### [Work task]
Which lines below fall between the one containing "Солнцезащитный крем для" and the one containing "美菱(MELING)MY-C"? Repeat them exactly, counting both of those lines, and add nothing else.

------ Data ------

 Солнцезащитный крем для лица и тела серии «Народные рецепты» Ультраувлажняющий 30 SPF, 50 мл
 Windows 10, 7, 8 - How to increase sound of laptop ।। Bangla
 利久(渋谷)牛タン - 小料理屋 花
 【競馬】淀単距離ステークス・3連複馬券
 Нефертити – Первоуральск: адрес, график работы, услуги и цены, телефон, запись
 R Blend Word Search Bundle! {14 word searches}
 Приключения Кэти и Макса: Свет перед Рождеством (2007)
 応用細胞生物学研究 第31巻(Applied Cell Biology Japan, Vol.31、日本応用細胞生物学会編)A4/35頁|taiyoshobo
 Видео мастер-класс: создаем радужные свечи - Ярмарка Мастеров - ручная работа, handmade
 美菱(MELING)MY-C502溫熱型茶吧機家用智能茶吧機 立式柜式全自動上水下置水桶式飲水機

------
------ Data ------

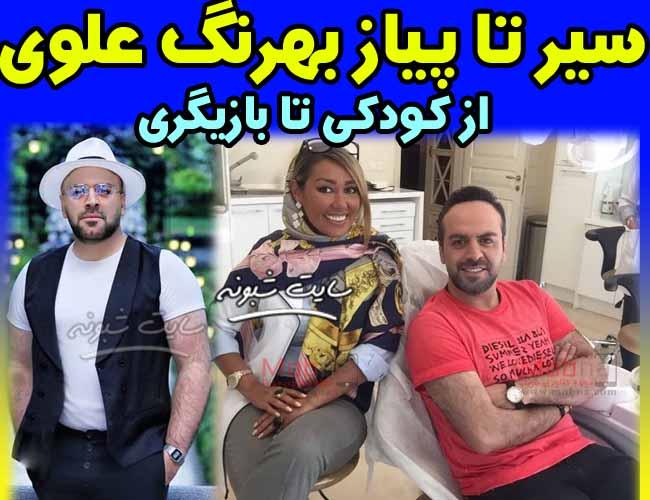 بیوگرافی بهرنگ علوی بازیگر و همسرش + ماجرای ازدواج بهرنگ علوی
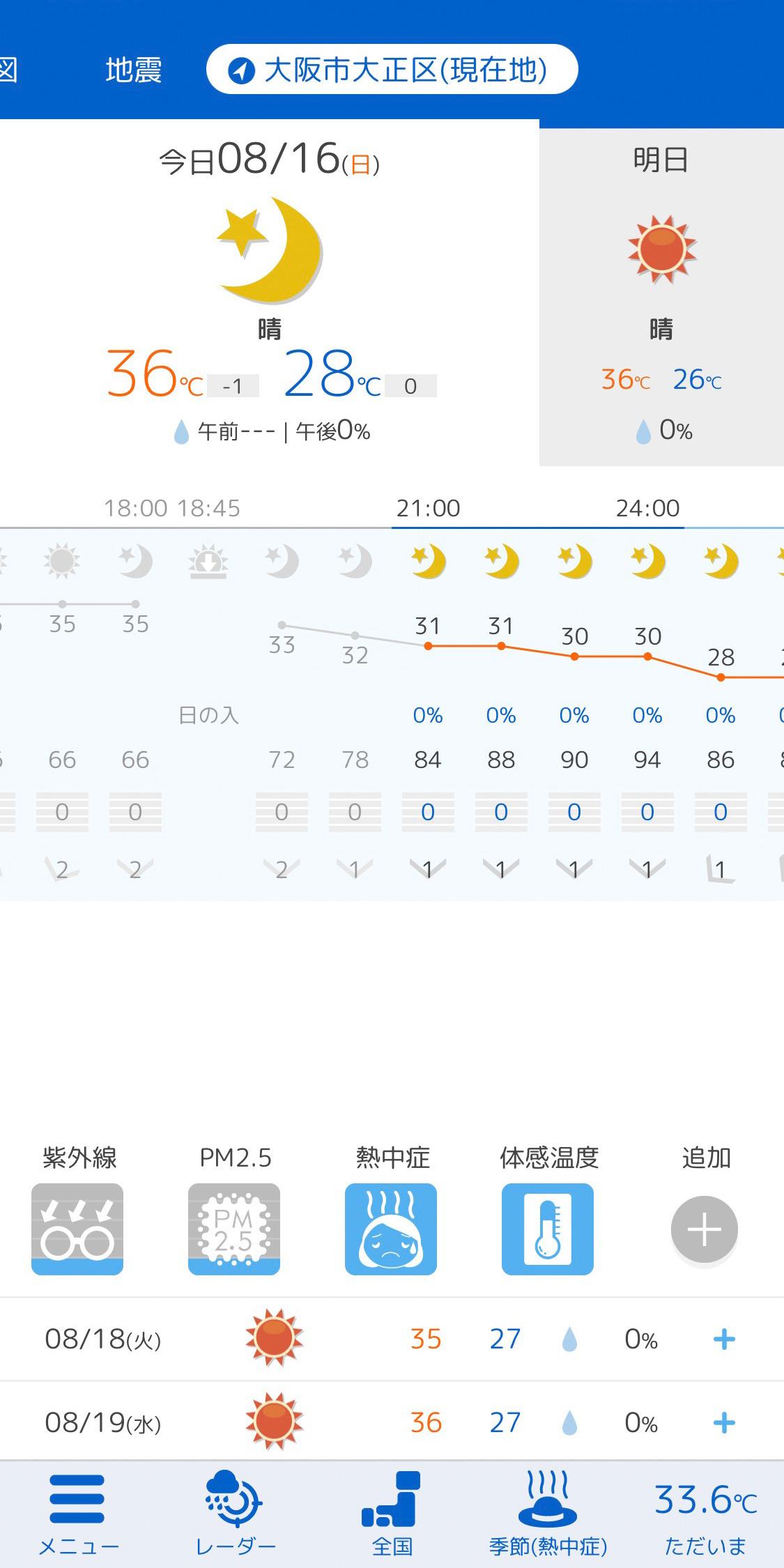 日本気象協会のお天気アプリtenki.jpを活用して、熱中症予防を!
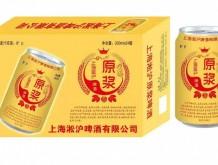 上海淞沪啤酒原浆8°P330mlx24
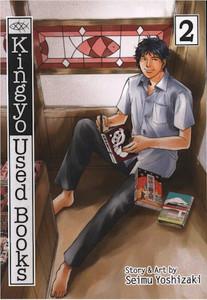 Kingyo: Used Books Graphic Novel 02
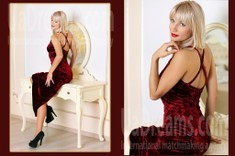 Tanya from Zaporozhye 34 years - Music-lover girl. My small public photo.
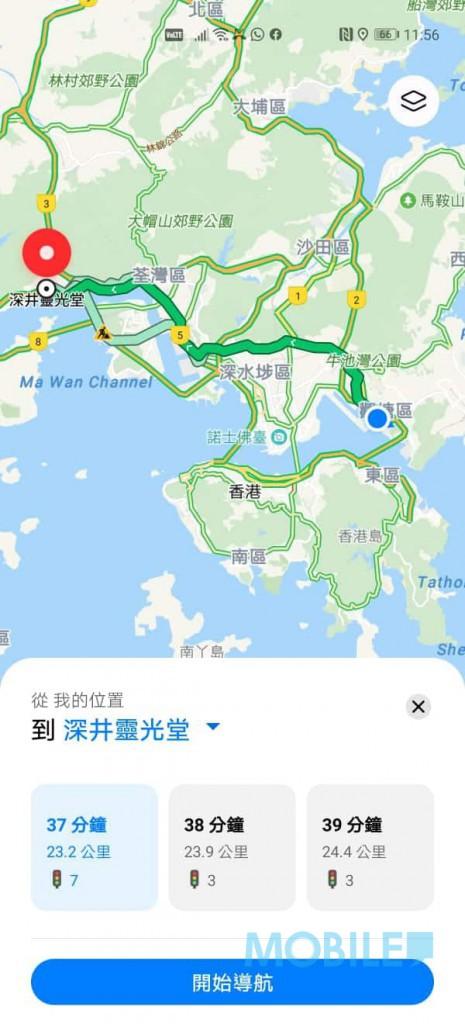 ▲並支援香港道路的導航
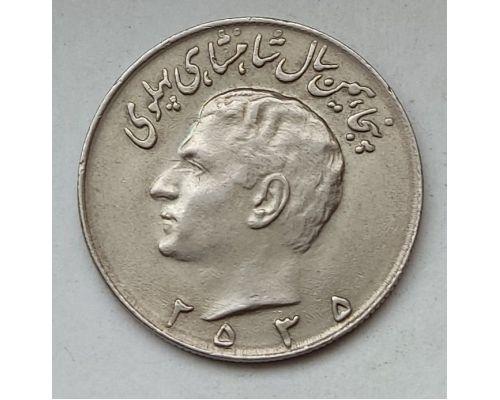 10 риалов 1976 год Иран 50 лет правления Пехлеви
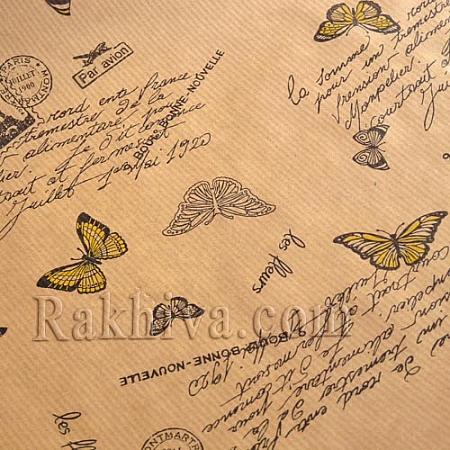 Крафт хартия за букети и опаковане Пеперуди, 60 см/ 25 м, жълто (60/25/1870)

------
------ Data ------

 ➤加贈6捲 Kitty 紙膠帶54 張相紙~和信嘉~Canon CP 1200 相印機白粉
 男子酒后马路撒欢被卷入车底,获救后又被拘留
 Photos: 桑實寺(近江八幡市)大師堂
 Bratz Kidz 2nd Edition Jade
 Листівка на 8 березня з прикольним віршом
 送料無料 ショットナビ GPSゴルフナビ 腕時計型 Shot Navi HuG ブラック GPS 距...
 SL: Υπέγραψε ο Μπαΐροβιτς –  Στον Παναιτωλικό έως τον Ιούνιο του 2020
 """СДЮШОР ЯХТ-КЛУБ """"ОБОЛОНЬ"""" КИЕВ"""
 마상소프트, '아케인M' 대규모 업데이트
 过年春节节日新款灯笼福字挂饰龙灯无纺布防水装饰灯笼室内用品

------

### [Solved exercise]
 Солнцезащитный крем для лица и тела серии «Народные рецепты» Ультраувлажняющий 30 SPF, 50 мл
 Windows 10, 7, 8 - How to increase sound of laptop ।। Bangla
 利久(渋谷)牛タン - 小料理屋 花
 【競馬】淀単距離ステークス・3連複馬券
 Нефертити – Первоуральск: адрес, график работы, услуги и цены, телефон, запись
 R Blend Word Search Bundle! {14 word searches}
 Приключения Кэти и Макса: Свет перед Рождеством (2007)
 応用細胞生物学研究 第31巻(Applied Cell Biology Japan, Vol.31、日本応用細胞生物学会編)A4/35頁|taiyoshobo
 Видео мастер-класс: создаем радужные свечи - Ярмарка Мастеров - ручная работа, handmade
 美菱(MELING)MY-C502溫熱型茶吧機家用智能茶吧機 立式柜式全自動上水下置水桶式飲水機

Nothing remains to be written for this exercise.